**Spatial questions tied to pictures**

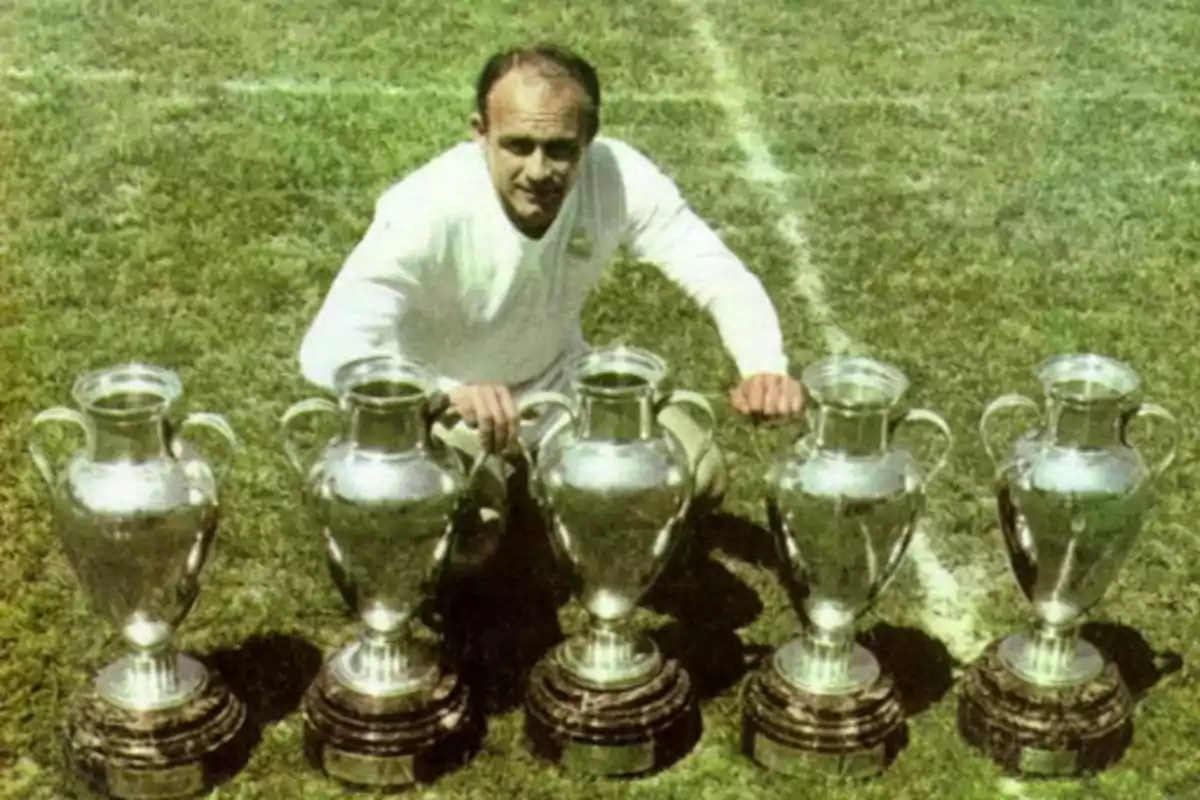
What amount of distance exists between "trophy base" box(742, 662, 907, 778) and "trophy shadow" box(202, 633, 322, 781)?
2.84 ft

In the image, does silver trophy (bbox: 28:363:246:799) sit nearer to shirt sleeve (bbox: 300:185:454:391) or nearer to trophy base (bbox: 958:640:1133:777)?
shirt sleeve (bbox: 300:185:454:391)

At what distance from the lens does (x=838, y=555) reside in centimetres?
358

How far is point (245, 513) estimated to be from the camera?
15.1ft

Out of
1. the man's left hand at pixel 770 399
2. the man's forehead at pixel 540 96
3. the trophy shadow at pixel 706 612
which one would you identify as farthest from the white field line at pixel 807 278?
the man's forehead at pixel 540 96

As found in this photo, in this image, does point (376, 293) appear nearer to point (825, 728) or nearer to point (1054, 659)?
point (825, 728)

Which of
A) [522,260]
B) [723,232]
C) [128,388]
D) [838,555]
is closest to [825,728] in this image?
[838,555]

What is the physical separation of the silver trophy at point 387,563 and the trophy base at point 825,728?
0.53 m

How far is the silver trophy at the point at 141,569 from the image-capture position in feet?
11.2

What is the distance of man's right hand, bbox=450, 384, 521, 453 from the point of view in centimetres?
343

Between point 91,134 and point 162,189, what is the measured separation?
0.71m

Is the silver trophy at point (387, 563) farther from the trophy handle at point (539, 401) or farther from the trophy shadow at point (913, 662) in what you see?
the trophy shadow at point (913, 662)

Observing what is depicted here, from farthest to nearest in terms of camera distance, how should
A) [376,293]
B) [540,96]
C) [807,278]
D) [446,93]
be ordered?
[446,93] < [807,278] < [376,293] < [540,96]

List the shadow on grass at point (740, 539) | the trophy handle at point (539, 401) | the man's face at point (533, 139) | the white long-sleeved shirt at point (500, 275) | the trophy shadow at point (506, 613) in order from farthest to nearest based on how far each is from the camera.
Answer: the shadow on grass at point (740, 539) → the trophy shadow at point (506, 613) → the white long-sleeved shirt at point (500, 275) → the man's face at point (533, 139) → the trophy handle at point (539, 401)

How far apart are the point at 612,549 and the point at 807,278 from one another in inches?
111
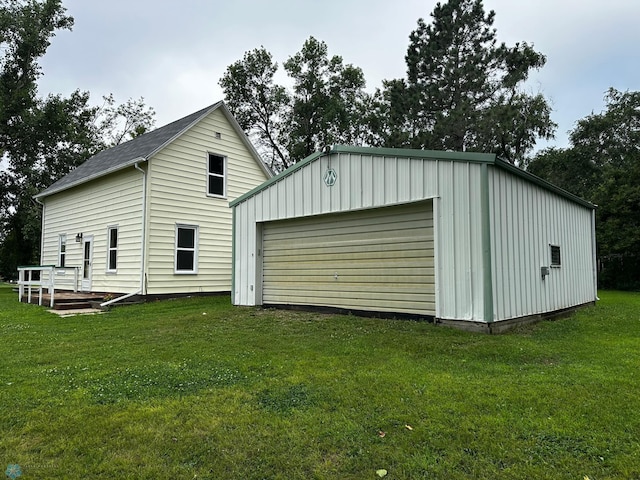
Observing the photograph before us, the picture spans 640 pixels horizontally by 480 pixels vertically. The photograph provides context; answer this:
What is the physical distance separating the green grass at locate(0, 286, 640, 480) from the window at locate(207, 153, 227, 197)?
7916 millimetres

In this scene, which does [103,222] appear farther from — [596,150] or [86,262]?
[596,150]

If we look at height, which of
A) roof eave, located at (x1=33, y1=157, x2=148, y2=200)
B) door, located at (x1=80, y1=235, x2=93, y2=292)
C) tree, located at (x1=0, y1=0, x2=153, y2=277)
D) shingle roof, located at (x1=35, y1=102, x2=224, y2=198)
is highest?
tree, located at (x1=0, y1=0, x2=153, y2=277)

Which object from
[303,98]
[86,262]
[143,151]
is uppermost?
[303,98]

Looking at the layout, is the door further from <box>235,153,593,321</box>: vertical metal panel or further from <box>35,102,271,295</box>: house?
<box>235,153,593,321</box>: vertical metal panel

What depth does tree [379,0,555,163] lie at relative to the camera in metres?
22.8

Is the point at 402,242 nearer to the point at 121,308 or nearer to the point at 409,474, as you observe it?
the point at 409,474

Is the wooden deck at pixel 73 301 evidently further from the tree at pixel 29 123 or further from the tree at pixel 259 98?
the tree at pixel 259 98

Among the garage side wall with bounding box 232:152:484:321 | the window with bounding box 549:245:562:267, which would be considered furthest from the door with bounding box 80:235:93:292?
the window with bounding box 549:245:562:267

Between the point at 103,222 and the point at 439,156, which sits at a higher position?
the point at 439,156

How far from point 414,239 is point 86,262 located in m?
11.6

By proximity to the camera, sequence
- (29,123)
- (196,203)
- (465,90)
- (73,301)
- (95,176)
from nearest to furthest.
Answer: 1. (73,301)
2. (196,203)
3. (95,176)
4. (29,123)
5. (465,90)

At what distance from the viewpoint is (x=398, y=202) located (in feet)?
24.7

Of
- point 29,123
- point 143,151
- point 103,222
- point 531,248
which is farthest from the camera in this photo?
point 29,123

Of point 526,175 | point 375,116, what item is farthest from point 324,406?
point 375,116
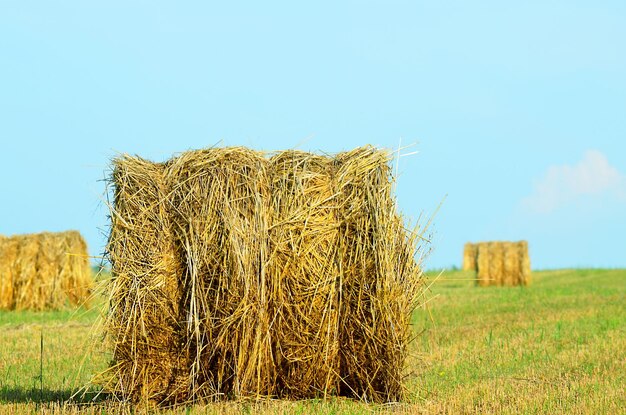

**WHAT TO PRODUCE**
Reproduce word for word the lines from the one containing "What is the physical separation" through the one containing "Answer: the shadow", including both of those lines.

**RESPONSE BELOW**
What is the physical separation of the silver trophy at point 387,563 and the trophy base at point 825,728?
0.53 m

How far is the silver trophy at the point at 141,569 from the image-capture position in feet?
11.2

What is the distance of man's right hand, bbox=450, 384, 521, 453 from the point of view in centimetres?
343

Between point 91,134 and point 162,189, what is the measured separation?
0.71m

Is the silver trophy at point (387, 563) farther from the trophy handle at point (539, 401) or farther from the trophy shadow at point (913, 662) in what you see?
the trophy shadow at point (913, 662)

Observing what is depicted here, from farthest to nearest in terms of camera distance, how should
A) [376,293]
B) [540,96]
C) [807,278]
D) [446,93]
be ordered?
[446,93] < [807,278] < [376,293] < [540,96]

List the shadow on grass at point (740, 539) | the trophy handle at point (539, 401) | the man's face at point (533, 139) | the white long-sleeved shirt at point (500, 275) | the trophy shadow at point (506, 613) in order from farthest to nearest based on how far each is from the camera.
Answer: the shadow on grass at point (740, 539) → the trophy shadow at point (506, 613) → the white long-sleeved shirt at point (500, 275) → the man's face at point (533, 139) → the trophy handle at point (539, 401)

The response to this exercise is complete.